Exercise inputs:
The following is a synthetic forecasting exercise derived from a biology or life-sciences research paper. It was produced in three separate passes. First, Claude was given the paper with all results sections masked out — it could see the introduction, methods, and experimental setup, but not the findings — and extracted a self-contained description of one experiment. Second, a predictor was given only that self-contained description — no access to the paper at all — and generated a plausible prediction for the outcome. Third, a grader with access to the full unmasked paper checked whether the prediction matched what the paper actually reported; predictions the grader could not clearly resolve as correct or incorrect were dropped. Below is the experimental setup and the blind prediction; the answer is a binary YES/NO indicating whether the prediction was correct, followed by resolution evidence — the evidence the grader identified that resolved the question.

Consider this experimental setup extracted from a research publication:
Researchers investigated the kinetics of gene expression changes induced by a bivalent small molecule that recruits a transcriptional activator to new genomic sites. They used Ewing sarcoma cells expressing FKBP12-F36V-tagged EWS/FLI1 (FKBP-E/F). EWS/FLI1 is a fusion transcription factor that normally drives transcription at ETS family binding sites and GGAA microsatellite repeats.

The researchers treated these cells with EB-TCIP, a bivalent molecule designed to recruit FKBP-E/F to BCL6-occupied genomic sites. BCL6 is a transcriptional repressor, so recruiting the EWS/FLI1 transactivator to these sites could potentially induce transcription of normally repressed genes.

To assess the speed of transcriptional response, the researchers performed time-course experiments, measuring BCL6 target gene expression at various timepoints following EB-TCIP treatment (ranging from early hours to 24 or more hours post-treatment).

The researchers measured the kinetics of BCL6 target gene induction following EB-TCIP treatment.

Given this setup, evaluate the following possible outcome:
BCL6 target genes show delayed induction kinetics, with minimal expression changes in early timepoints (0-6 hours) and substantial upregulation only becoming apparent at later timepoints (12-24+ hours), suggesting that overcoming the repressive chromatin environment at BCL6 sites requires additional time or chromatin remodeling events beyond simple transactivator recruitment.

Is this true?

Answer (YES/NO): NO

Problem requirements: Looking at the listing above, which lines hold "timepoints"? Copy every such line.

Response below:
To assess the speed of transcriptional response, the researchers performed time-course experiments, measuring BCL6 target gene expression at various timepoints following EB-TCIP treatment (ranging from early hours to 24 or more hours post-treatment).
BCL6 target genes show delayed induction kinetics, with minimal expression changes in early timepoints (0-6 hours) and substantial upregulation only becoming apparent at later timepoints (12-24+ hours), suggesting that overcoming the repressive chromatin environment at BCL6 sites requires additional time or chromatin remodeling events beyond simple transactivator recruitment.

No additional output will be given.